━━ Supplied material

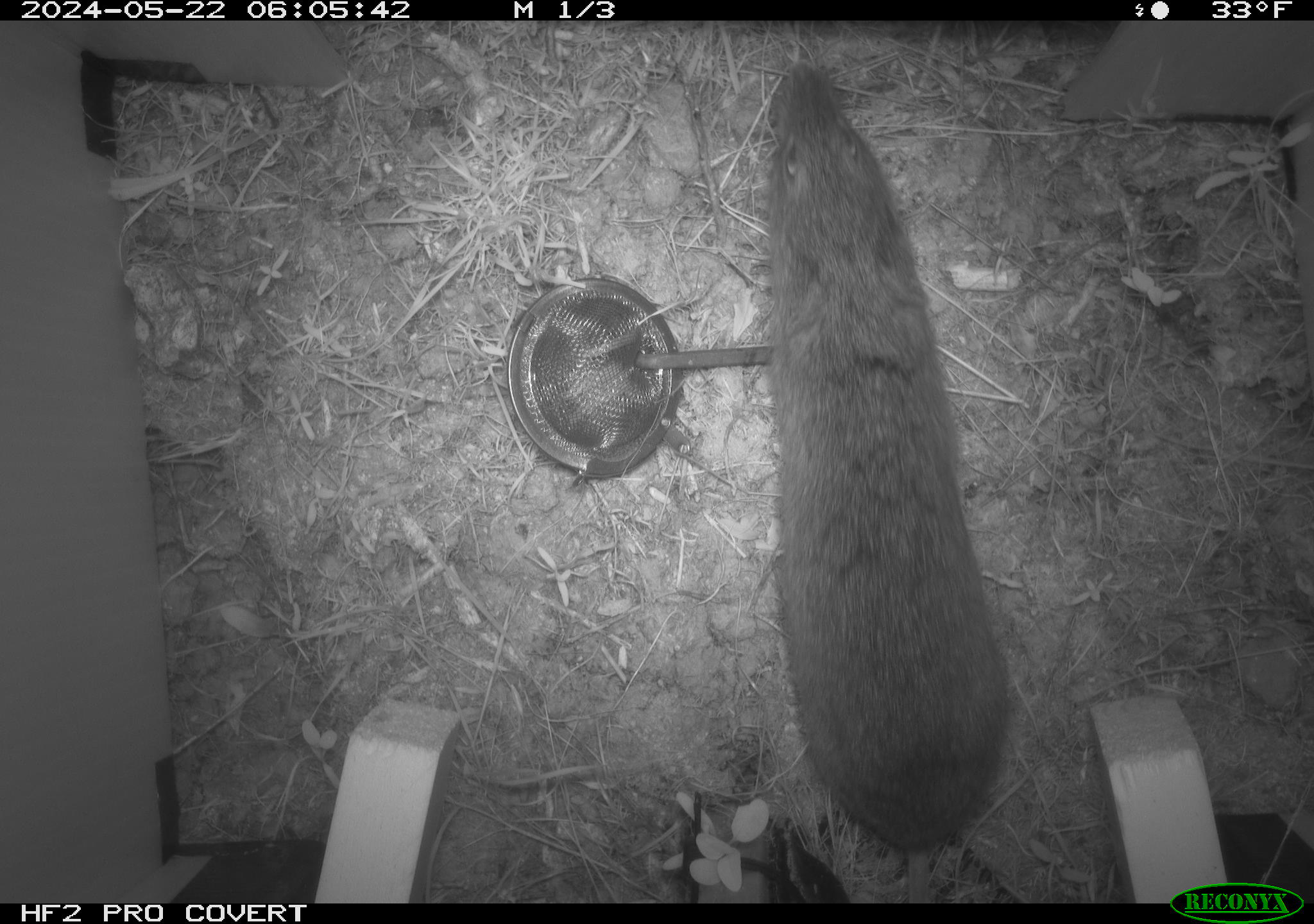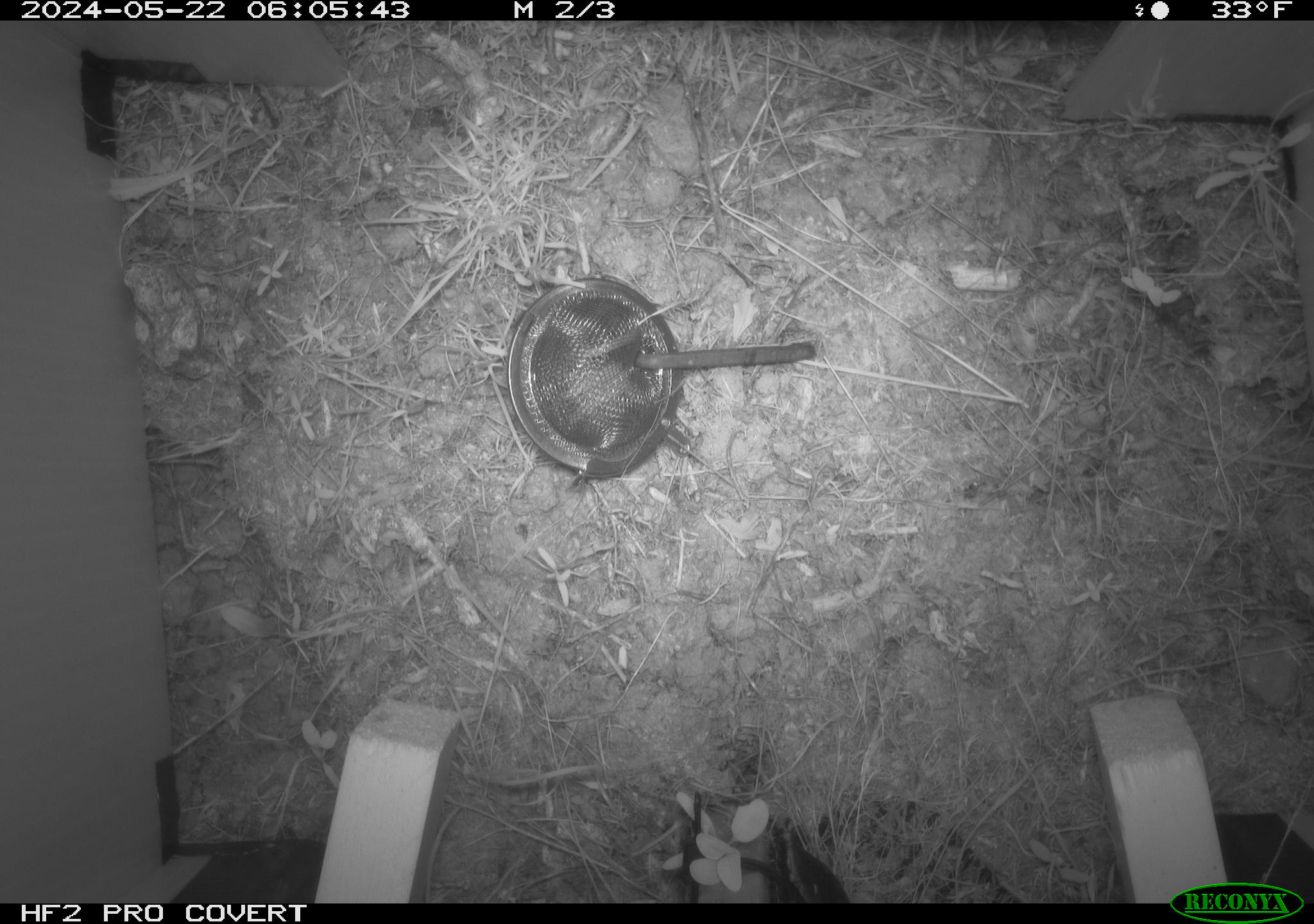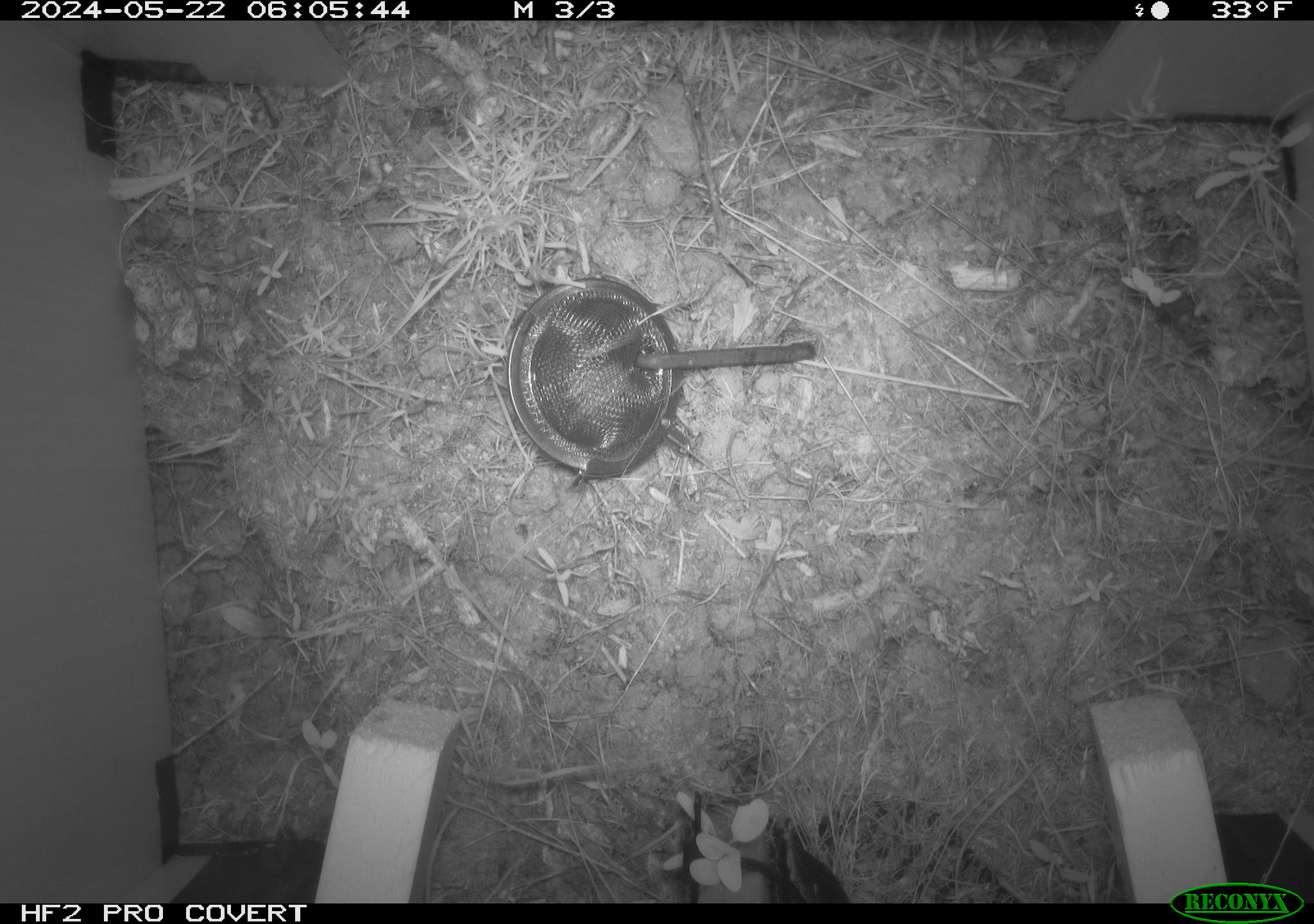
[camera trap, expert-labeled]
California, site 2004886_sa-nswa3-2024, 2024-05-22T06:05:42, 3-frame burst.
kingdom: Animalia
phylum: Chordata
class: Mammalia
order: Rodentia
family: Cricetidae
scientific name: Arvicolinae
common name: voles, lemmings, and muskrats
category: arvicolinae subfamily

━━━━

Your instructions: From the line containing "phylum: Chordata" through the final line of the listing above, retype every line exactly; leave out everything else.

Response area:
phylum: Chordata
class: Mammalia
order: Rodentia
family: Cricetidae
scientific name: Arvicolinae
common name: voles, lemmings, and muskrats
category: arvicolinae subfamily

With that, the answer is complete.